Si vous êtes contre la suppression du plafond de 20 p. 100 ou son relèvement à 30 p. 100, ou encore son élimination graduelle -- quel que soit le modèle que vous préconisiez -- il y aura de nouvelles ingérences politiques. Le marché est limité au Canada et les investissements à l'étranger sont plafonnés à 20 p. 100, puis voilà qu'arrive ce gigantesque investisseur institutionnel qui est obligé de s'en tenir à des placements canadiens. À mon avis -- et je crois que certains de mes collègues qui étaient au comité lors des audiences de la semaine dernière, ou de la semaine précédente, en conviendront -- ça ne pourra qu'accroître l'ingérence politique. C'est précisément ce à quoi vous vous opposez. Saisissez-vous la contradiction?

M. Martin: Non, pas du tout.

Le sénateur Angus: Nous essaierons de la préciser tout à l'heure.

Le sénateur Oliver: Je suis d'accord avec le sénateur Angus. C'est l'un des aspects dont je veux traiter.

Vos commentaires sur le conflit d'intérêts m'intéressent et je voudrais aussi discuter de l'idée de faire des placements en maximisant les rendements et en évitant, si possible, les risques que cela comporte.

Premièrement, en ce qui concerne les conflits d'intérêts, j'ai trouvé vos observations de la page 14, fascinantes. Vous dites que l'office, s'il est dominé par des experts en investissements, connaîtra régulièrement des conflits d'intérêts. Qu'est-ce que vous recommandez pour parer à une situation comme celle décrite dans votre mémoire? Comment éviter les conflits d'intérêts?

M. Martin: Ce sera très difficile. Ça découle de l'affirmation que le conseil d'administration ne devrait pas être composé uniquement d'experts en placements. La population canadienne et même certaines institutions devraient y avoir des représentants.
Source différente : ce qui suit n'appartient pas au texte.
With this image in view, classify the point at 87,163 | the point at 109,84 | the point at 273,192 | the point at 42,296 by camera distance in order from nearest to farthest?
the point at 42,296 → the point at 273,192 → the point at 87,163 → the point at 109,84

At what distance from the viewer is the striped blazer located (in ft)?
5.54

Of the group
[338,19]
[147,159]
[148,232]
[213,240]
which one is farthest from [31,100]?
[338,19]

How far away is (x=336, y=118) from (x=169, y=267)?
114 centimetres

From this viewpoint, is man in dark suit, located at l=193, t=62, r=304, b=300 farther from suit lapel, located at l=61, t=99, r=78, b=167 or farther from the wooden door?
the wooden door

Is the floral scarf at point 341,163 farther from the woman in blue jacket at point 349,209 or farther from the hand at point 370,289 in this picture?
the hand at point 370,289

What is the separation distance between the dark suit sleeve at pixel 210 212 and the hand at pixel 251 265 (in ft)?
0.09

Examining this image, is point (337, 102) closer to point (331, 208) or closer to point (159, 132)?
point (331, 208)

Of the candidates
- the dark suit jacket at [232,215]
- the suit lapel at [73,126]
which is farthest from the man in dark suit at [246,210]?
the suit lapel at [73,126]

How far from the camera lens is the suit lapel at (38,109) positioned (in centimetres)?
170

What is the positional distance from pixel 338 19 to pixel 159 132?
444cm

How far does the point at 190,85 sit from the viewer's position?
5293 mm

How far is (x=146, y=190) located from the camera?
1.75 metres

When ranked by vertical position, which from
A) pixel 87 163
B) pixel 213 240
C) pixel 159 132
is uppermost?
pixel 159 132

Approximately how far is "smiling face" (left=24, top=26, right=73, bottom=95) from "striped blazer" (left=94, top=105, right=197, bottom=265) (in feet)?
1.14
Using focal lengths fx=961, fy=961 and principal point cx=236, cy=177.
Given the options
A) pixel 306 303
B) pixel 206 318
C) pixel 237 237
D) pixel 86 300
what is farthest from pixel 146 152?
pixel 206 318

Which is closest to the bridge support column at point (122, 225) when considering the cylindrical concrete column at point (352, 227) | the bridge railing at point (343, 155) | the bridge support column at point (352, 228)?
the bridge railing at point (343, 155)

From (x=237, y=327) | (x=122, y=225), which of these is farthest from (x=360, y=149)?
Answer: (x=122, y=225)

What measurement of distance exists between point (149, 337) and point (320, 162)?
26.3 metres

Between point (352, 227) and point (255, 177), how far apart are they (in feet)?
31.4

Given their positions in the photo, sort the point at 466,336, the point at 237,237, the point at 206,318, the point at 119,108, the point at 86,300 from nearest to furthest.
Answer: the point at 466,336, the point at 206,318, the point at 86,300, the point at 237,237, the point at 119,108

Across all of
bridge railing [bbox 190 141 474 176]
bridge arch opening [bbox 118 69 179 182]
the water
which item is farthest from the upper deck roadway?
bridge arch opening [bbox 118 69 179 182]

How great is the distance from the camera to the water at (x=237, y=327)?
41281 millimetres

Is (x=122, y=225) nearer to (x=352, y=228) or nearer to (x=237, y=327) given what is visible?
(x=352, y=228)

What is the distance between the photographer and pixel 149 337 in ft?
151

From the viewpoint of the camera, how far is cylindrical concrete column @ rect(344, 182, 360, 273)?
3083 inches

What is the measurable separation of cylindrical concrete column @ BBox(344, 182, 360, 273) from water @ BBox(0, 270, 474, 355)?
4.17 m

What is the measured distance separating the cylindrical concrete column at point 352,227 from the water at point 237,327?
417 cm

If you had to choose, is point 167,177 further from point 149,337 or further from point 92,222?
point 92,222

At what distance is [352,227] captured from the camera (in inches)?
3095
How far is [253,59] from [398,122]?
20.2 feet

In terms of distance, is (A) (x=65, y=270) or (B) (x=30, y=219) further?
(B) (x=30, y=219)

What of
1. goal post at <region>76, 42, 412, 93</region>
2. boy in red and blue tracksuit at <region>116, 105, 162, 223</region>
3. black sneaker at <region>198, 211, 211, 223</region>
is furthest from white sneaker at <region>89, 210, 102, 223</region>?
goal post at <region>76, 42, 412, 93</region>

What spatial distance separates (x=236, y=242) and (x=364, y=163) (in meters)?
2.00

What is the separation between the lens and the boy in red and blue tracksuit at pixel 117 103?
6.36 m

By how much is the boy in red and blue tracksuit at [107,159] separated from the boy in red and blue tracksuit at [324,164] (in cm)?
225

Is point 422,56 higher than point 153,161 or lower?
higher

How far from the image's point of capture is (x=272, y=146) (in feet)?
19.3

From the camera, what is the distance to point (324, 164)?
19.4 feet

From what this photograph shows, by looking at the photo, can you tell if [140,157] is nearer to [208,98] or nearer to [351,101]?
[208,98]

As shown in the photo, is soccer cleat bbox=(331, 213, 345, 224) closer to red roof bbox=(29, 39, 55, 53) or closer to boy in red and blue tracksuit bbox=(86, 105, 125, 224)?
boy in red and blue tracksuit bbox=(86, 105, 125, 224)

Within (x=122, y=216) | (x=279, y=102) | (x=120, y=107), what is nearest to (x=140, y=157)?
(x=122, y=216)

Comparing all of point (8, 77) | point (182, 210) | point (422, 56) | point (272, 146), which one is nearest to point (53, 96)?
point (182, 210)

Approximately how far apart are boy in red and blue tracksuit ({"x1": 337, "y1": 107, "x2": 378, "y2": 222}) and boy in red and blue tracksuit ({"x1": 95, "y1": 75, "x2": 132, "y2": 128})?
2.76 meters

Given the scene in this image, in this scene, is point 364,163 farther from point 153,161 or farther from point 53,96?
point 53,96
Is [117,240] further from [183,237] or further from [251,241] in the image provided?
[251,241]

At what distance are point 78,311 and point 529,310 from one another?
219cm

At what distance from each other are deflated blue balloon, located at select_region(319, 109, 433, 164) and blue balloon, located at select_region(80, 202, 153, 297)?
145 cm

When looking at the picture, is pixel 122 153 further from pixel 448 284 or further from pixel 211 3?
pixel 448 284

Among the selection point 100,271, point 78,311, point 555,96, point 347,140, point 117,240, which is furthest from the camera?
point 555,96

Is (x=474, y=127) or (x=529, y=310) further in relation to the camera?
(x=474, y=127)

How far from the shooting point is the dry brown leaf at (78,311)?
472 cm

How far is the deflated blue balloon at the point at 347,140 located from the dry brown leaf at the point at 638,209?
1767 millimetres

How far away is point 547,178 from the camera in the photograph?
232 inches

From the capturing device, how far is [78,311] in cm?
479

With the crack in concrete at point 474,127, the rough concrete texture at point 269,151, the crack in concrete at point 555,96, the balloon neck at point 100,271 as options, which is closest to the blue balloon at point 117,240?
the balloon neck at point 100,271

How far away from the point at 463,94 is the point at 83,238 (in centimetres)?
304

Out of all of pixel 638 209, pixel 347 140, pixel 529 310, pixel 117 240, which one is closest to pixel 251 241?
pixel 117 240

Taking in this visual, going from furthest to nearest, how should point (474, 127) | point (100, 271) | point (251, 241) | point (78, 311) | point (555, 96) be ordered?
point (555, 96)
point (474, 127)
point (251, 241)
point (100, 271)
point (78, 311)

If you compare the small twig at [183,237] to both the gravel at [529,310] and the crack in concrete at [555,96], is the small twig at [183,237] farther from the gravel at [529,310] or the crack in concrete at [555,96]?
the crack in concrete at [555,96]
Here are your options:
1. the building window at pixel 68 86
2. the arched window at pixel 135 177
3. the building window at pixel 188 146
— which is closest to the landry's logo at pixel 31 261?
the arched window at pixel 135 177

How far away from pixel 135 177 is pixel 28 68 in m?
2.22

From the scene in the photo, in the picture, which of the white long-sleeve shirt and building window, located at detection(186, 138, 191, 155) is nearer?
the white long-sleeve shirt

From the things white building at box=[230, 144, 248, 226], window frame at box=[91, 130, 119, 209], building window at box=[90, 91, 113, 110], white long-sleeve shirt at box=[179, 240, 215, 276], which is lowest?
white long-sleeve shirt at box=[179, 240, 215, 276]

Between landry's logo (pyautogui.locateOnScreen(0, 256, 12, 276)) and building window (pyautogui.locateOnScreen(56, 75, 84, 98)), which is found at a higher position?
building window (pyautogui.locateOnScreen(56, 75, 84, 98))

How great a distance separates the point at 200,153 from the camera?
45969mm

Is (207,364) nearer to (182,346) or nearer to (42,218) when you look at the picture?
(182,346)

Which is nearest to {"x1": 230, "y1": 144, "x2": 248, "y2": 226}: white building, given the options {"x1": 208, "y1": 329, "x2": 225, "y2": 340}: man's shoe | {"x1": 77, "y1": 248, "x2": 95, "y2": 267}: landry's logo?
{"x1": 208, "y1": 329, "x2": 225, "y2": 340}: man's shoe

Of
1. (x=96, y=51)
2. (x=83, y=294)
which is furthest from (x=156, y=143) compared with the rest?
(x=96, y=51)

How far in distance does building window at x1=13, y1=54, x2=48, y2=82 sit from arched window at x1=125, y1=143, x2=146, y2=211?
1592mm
Le sénateur Oliver: Supposons que le conseil d'administration compte 12 personnes dont trois sont des spécialistes en placements. D'après vous, les trois seront toujours en conflit d'intérêts. Que recommandez-vous?

M. Martin: Il faudra les trier sur le volet. On pourrait par exemple choisir un spécialiste des placements qui est professeur d'université; c'est-à-dire quelqu'un qui comprend bien l'investissement mais qui ne travaille pas pour une entreprise ou une organisation qui fait des placements. Ce serait un universitaire compétent qui ne s'occupe pas professionnellement de faire des placements.

Il y a beaucoup de monde dans cette situation. Notre expert au Congrès du travail du Canada, M. Baldwin, ne s'occupe pas d'investir notre argent. C'est moi qui suis censé le faire. Lui, il pourrait faire profiter le conseil d'administration de son expertise. Il y en a d'autres aussi, par exemple des actuaires, qui feraient l'affaire.

D'après nous, les courtiers en valeurs mobilières ou les conseillers en placement se trouveraient en conflit d'intérêts s'ils étaient membre du conseil, parce qu'ils pourraient décider d'investir l'argent du Régime de pensions du Canada dans certains titres pour en faire monter les cours. Il y a un énorme risque de conflits d'intérêts. Il faudra choisir des membres parmi le grand public.

M. Baldwin: C'est vraiment important et sans rapport avec la question soulevée par le sénateur Angus. Le plus frappant dans les portefeuilles des régimes de retraite d'entreprise, c'est leur faible diversification. Généralement, même dans les grandes entreprises, le portefeuille renferme des actions d'à peine une cinquantaine de sociétés différentes. Quand je demande aux gens dans le domaine quelle proportion des avoirs est investie dans des entreprises du TSE 300, on me répond régulièrement qu'elle varie entre 80 et 90 p. 100; ça signifie des placements considérables dans un très petit nombre d'entreprises différentes.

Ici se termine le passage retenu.